* Begin ARTICLE *
When your partner isn’t satisfied

CW: This week’s column discusses mentions of weight loss.

I've been with my boyfriend for nearly five years now and over the last year I've put on some weight, I've always been a little chunky but now it’s become a real issue for him. He says he no longer finds me attractive and describes our intimacy as ‘vanilla’.
He’s now brought to light that he’s curious about sleeping with other people but doesn't want to leave me, he’s added that he has always been interested in this lifestyle change but because I’ve always been a jealous girlfriend he’s never shared that.
I can not pull myself away from this anxiety of the entire situation.
If he’s willing to sleep with other woman what’s stopping him from starting a new relationship with another woman?
Now knowing I’m vanilla, I feel far more inadequate. He’s asked if we could do things together with other people but I don't think I would be able to control my jealousy.
How do I separate sex and our relationship?
How do I contain my jealousy and appreciate that he doesn’t want to have a relationship with anyone else(yet)?
I’m really struggling not to take this all to heart.
Any advice or experience would be hugely appreciated, thank you.

There is a huge difference in my mind between wanting to open your relationship because you as an individual do not feel satisfied with monogamy (regardless of who you would be partnered with) and wanting to open your relationship because you do not feel satisfied with the individual partner you are with.

In the case of the latter, I feel like, while I understand why people want to keep their partner around, especially if they are in love, it’s going to be incredibly difficult to not only tell your partner that you want to open up because they are, essentially, inadequate for you, but also it’s going to be that much harder for them to overcome a very valid feeling of jealousy and inadequacy because they’ve basically had that confirmed by their partner. That’s painful.

There are some situations where I see this kind of thing working if one partner is otherwise incapable of meeting their partners needs due to circumstances out of their control that could be acknowledged easily by them but… I have extreme doubts about this situation.

First and foremost, bodies change throughout time. While your boyfriend may have body preferences, generally speaking, people’s bodies will not always remain the same through a long term relationship and it is incredibly likely that most people will gain weight over their lifetime.

There’s so much here I could write about the incredibly problematic aspects of specifically a man telling his girlfriend that she’s basically too fat and he doesn’t find her attractive anymore that I just don’t have time to dive into it. I can’t honestly tell if your husband has a preference or if he’s fatphobic but… generally speaking given the society we live in conditions us to believe fatness is ugly and shameful… I find it hard to believe that he’s living in a vacuum outside of the culture he lives in.

And, to put it bluntly, it’s horrible as hell to ask your girlfriend for permission to have sex with others because you don’t find her attractive anymore — for any reason. Even if he’s losing his attraction to you, there are so many ways he could have had a better conversation — and, by the way, none of those conversations, for the record, include demanding you lose weight.
* End ARTICLE *
• _WHAT YOU NEED TO DO_: Reproduce the passage of the advice column beginning at "First and foremost, bodies" and ending at "he lives in.", word for word.
* Begin ENTRIES *
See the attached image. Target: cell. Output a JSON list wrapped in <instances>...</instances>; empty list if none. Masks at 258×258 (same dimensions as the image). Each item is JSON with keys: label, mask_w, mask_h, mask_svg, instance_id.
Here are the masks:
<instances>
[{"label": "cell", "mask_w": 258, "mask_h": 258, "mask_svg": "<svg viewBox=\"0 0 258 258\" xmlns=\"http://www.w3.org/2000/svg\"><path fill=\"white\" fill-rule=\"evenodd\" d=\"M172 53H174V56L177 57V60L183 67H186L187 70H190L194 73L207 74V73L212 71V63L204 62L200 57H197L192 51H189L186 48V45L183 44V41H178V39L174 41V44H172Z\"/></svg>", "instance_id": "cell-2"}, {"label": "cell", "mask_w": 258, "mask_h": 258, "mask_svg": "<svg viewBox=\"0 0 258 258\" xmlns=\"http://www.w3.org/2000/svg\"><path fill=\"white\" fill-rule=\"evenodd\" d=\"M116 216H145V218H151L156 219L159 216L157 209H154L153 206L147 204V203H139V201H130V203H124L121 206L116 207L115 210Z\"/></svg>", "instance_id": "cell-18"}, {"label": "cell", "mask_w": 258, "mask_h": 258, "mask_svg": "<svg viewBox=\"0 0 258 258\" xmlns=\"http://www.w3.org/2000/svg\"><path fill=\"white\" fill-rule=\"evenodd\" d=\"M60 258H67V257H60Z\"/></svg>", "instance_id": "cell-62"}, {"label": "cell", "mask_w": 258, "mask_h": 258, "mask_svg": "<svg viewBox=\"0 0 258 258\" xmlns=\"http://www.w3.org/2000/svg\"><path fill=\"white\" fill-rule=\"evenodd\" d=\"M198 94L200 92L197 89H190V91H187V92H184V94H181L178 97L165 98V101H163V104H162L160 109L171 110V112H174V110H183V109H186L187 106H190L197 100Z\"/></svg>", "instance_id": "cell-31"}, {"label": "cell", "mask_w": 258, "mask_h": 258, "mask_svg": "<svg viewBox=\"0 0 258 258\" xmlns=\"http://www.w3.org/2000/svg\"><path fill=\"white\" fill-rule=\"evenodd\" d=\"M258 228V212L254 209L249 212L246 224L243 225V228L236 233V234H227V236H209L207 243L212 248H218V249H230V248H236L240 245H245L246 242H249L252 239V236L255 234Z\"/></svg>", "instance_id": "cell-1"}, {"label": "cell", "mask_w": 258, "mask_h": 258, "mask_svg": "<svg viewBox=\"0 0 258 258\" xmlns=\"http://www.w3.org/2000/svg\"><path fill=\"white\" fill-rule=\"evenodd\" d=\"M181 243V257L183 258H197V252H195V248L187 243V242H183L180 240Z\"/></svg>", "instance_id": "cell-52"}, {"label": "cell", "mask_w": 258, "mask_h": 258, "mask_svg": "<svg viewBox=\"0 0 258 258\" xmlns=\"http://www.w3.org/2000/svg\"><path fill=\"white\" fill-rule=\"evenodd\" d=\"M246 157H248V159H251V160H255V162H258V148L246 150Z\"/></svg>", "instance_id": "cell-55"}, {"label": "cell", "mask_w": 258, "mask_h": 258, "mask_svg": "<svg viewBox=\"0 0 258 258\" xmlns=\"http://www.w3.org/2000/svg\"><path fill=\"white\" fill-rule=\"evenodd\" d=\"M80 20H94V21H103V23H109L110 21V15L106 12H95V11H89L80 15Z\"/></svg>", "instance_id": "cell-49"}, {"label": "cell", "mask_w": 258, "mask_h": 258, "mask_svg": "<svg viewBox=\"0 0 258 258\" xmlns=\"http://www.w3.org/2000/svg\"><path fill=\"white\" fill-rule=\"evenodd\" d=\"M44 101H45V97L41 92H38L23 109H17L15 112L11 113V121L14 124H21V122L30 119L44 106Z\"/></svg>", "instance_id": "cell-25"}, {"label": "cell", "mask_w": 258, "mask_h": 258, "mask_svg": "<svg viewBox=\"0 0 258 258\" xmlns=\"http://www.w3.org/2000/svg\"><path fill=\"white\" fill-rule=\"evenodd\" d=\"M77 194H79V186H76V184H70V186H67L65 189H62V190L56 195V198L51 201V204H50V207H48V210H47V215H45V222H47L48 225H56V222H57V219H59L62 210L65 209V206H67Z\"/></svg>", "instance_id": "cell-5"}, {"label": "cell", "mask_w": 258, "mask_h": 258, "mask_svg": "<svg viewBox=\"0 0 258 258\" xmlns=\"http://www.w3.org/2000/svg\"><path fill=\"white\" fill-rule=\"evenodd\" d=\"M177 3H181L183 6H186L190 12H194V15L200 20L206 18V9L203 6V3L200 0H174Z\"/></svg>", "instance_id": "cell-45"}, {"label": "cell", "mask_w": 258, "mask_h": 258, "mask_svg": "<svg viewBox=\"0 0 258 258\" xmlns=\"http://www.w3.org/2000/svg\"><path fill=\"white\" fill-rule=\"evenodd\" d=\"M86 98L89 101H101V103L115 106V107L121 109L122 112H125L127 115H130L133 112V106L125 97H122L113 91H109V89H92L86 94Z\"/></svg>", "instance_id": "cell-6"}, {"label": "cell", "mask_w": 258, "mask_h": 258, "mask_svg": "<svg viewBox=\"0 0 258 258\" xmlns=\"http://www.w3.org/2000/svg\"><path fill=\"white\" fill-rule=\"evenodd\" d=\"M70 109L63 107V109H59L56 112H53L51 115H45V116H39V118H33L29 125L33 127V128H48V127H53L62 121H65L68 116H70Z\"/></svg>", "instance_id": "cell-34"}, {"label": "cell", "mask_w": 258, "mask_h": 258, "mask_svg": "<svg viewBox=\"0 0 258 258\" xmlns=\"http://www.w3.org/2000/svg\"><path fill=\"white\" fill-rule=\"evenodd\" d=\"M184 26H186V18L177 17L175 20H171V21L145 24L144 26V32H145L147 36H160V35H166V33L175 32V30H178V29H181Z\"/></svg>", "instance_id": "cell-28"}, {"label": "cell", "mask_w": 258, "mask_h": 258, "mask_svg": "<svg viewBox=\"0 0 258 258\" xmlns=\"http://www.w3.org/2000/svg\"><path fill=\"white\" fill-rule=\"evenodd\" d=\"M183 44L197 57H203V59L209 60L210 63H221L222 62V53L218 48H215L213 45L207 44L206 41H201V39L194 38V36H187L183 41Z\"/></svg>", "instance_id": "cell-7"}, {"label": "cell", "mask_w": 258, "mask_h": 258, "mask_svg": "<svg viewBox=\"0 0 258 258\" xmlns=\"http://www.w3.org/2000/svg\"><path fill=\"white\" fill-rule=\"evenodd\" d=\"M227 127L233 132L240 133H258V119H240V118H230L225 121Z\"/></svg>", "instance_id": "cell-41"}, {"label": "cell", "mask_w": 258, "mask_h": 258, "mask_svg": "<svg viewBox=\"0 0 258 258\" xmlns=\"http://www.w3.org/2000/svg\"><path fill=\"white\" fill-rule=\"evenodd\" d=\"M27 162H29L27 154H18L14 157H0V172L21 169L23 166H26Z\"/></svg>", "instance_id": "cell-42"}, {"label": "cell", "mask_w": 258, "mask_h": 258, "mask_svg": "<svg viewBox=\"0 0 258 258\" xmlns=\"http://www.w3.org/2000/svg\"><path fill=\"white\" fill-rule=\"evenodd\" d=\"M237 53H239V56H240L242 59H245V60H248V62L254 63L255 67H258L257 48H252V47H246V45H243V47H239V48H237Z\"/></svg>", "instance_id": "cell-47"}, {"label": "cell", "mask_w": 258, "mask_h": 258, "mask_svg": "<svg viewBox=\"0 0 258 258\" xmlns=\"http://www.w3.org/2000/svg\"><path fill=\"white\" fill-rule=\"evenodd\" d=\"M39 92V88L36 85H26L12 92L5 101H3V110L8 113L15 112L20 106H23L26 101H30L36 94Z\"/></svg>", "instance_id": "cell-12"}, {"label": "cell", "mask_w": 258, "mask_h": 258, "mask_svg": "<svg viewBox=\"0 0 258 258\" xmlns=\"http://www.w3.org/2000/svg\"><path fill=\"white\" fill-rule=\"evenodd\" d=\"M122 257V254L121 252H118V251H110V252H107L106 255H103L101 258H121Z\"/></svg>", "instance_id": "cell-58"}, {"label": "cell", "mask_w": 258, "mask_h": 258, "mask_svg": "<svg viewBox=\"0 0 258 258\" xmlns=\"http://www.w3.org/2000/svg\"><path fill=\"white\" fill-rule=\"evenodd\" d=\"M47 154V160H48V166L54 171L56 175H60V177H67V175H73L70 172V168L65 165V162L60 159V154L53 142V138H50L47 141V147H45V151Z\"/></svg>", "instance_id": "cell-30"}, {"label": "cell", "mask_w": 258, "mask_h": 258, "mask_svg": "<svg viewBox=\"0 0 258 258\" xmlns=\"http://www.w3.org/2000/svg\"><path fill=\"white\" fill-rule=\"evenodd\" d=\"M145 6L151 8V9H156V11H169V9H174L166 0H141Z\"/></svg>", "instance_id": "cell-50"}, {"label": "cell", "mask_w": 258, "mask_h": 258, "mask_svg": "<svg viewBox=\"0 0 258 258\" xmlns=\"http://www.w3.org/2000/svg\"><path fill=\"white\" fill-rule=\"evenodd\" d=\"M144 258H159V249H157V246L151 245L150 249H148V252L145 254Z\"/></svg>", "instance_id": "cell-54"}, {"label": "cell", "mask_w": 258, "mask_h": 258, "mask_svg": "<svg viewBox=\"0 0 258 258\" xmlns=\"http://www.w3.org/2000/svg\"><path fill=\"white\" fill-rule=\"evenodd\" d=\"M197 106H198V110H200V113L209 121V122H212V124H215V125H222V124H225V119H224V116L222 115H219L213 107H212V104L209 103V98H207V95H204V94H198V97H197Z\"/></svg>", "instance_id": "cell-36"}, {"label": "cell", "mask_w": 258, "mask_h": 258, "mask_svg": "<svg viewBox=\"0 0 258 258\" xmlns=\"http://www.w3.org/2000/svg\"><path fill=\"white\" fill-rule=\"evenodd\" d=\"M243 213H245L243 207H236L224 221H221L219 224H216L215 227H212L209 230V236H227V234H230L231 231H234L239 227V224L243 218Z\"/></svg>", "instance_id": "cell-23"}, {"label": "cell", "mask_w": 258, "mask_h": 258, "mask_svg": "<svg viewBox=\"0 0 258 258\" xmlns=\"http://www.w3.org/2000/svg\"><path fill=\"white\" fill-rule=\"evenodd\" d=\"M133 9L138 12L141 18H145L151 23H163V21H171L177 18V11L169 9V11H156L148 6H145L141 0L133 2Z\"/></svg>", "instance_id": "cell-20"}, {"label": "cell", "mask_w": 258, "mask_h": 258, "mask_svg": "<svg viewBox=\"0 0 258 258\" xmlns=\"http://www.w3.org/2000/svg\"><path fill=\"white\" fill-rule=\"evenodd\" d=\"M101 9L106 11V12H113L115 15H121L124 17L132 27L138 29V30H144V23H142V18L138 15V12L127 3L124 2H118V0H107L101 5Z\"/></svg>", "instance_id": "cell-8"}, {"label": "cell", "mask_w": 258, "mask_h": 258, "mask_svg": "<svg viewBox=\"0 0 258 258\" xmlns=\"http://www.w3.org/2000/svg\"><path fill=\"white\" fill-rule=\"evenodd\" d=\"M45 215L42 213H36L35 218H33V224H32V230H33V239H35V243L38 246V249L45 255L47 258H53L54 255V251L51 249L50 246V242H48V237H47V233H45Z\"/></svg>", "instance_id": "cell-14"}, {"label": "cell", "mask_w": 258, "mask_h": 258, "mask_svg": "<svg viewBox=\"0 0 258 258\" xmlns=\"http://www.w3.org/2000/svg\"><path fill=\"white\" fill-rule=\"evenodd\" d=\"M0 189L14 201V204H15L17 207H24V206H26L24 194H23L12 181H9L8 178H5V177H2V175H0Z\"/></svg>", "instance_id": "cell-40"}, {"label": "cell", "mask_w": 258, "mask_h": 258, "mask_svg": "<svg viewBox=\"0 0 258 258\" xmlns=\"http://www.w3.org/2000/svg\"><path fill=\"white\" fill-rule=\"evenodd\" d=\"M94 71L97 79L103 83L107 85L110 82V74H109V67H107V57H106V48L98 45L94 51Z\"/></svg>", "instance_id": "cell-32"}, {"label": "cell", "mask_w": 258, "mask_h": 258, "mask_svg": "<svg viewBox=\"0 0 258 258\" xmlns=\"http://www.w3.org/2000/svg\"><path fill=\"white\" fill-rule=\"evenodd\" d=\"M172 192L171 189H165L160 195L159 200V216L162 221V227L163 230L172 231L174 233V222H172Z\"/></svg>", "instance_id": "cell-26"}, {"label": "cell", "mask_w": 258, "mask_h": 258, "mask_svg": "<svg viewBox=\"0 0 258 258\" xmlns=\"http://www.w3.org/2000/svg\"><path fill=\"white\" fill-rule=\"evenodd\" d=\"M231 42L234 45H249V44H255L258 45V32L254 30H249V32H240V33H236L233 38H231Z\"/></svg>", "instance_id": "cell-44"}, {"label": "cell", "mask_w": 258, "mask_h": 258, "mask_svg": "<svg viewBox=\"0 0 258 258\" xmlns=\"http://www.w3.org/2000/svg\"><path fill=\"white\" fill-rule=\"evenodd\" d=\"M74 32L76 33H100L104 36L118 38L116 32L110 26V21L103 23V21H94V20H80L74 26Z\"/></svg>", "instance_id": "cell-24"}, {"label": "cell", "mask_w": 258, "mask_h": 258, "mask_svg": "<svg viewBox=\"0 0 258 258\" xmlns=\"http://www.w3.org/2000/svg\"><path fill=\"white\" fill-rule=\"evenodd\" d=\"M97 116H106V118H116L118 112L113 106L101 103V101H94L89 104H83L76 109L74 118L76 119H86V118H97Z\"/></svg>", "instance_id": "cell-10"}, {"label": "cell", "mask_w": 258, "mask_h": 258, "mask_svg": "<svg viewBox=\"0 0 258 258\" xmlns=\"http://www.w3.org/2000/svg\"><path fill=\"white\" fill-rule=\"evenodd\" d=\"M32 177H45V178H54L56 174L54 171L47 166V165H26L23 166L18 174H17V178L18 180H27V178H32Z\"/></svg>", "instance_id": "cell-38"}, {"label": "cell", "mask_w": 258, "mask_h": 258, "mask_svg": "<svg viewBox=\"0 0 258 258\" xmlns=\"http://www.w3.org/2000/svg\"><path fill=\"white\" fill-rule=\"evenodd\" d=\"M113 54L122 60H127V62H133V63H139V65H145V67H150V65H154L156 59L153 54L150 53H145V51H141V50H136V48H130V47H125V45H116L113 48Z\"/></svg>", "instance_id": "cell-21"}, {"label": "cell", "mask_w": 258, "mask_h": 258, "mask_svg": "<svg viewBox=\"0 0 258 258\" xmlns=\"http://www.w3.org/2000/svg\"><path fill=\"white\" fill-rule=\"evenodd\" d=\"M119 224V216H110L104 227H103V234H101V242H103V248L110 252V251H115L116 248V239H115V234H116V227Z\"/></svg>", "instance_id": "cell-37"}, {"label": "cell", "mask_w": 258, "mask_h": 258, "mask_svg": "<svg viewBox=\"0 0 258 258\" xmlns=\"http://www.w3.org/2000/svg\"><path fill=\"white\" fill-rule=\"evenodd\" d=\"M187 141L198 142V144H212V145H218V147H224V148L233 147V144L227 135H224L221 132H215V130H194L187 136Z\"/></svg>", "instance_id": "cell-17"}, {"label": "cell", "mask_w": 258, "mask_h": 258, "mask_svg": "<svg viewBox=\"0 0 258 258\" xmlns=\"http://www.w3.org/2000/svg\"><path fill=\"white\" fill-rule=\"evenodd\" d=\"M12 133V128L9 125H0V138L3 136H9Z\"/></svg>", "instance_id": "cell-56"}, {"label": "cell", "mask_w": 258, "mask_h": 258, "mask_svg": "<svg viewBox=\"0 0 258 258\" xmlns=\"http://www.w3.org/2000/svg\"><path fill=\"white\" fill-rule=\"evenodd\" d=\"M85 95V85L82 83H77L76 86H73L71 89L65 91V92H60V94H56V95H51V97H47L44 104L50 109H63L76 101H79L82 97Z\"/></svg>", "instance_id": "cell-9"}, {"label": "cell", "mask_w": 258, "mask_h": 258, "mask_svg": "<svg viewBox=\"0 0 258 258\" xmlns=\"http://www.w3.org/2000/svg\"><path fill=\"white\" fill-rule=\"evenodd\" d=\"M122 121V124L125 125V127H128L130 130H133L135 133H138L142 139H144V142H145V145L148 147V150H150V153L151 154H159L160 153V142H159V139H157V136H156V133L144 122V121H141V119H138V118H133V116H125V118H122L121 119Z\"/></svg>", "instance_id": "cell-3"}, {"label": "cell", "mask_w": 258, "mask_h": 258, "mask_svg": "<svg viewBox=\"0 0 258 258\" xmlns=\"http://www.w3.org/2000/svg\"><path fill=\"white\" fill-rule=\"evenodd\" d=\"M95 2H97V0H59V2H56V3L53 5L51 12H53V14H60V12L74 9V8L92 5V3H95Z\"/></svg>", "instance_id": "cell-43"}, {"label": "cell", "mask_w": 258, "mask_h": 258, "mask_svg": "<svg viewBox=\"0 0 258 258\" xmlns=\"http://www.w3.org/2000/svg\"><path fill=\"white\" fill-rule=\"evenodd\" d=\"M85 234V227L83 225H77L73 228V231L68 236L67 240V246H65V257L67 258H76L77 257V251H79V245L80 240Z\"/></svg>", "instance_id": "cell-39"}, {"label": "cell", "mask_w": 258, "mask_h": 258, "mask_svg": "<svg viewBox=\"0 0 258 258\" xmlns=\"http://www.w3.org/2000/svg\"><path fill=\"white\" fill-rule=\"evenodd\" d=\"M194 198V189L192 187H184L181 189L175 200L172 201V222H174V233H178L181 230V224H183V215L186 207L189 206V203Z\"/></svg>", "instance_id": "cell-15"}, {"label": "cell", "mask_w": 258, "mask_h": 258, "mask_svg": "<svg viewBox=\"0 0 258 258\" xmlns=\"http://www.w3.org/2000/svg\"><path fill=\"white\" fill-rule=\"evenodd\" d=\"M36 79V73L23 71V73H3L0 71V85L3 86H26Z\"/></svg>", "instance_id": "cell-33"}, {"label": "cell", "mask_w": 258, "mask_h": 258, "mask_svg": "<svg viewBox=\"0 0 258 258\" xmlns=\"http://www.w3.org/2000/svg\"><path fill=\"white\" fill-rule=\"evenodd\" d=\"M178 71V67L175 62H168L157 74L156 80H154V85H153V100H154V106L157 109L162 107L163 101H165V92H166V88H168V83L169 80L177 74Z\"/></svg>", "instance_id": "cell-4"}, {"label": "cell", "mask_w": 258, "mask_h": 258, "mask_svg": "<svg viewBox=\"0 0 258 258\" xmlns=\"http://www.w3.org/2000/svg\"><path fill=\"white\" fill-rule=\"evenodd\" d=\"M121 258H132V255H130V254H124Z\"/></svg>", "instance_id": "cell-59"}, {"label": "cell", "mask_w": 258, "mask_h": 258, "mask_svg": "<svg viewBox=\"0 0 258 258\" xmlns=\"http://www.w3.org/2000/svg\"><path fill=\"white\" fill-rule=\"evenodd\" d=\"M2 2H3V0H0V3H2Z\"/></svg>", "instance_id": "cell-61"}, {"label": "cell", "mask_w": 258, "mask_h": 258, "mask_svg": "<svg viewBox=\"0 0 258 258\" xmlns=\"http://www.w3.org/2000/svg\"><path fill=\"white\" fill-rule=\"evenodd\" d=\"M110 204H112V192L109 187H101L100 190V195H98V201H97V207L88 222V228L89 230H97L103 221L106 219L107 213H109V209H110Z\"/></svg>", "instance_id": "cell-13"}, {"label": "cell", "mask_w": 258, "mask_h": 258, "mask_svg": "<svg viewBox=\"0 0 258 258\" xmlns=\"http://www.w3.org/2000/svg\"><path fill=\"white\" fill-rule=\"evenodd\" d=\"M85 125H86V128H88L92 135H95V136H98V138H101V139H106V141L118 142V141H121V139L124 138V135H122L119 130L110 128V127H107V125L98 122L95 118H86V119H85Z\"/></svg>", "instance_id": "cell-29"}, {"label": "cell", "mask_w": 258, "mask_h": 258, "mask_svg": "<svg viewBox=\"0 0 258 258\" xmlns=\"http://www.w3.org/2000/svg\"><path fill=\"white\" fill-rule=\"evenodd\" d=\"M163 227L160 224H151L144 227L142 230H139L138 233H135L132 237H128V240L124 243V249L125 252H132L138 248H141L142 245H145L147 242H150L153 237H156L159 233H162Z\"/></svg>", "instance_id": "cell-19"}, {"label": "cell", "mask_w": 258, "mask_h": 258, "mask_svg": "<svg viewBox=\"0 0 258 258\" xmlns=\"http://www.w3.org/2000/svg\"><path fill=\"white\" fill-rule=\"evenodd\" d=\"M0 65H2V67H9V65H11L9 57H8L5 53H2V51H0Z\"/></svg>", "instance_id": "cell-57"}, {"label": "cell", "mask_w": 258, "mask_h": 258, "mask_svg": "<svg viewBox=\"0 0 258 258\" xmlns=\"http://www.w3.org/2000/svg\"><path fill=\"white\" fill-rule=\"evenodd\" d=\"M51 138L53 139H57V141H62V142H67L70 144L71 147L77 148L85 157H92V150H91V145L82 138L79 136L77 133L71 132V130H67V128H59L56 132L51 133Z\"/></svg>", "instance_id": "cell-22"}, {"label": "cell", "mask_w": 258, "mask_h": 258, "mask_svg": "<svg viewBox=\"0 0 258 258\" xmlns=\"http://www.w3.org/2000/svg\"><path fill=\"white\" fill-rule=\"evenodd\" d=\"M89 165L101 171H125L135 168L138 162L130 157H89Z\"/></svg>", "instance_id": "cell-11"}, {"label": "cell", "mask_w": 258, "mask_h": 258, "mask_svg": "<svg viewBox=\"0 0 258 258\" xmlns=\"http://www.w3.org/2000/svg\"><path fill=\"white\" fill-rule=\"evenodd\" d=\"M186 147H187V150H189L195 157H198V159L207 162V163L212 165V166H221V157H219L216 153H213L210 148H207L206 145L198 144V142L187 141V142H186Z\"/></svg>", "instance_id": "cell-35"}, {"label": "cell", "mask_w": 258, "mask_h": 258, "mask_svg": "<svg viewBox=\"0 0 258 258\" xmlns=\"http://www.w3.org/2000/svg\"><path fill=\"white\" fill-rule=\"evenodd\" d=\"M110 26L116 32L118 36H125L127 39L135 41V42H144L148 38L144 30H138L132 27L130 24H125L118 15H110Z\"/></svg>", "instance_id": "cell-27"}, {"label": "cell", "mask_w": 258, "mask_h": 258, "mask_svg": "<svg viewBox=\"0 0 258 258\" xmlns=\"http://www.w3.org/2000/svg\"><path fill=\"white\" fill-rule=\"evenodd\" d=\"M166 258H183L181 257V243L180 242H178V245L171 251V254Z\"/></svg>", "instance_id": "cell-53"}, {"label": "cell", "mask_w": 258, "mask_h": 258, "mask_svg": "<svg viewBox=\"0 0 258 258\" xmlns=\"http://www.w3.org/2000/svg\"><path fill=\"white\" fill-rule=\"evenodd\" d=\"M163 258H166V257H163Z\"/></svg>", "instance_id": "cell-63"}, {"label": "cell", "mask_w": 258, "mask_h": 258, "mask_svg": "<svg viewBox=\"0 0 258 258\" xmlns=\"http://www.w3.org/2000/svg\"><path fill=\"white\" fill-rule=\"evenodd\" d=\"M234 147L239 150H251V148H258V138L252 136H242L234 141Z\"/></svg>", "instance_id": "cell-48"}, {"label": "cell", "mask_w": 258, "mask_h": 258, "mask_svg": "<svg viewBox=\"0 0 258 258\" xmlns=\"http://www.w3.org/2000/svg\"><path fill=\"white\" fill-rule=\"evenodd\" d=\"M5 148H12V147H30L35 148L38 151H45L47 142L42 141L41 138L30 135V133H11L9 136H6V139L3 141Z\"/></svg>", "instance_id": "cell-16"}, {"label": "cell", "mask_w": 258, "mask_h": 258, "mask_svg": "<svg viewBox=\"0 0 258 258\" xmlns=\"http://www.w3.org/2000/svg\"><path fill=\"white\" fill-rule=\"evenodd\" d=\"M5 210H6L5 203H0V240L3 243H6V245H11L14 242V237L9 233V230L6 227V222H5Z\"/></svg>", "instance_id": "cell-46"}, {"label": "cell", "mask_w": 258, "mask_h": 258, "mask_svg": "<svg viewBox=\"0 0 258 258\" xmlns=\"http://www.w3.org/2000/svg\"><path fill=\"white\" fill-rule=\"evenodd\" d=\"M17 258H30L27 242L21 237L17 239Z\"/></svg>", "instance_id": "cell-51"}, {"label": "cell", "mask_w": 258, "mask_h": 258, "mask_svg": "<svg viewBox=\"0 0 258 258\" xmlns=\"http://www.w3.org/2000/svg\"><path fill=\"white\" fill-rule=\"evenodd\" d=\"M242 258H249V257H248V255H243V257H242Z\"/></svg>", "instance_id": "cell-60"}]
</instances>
* End ENTRIES *
• _REPLY TO THE EXERCISE_:
First and foremost, bodies change throughout time. While your boyfriend may have body preferences, generally speaking, people’s bodies will not always remain the same through a long term relationship and it is incredibly likely that most people will gain weight over their lifetime.

There’s so much here I could write about the incredibly problematic aspects of specifically a man telling his girlfriend that she’s basically too fat and he doesn’t find her attractive anymore that I just don’t have time to dive into it. I can’t honestly tell if your husband has a preference or if he’s fatphobic but… generally speaking given the society we live in conditions us to believe fatness is ugly and shameful… I find it hard to believe that he’s living in a vacuum outside of the culture he lives in.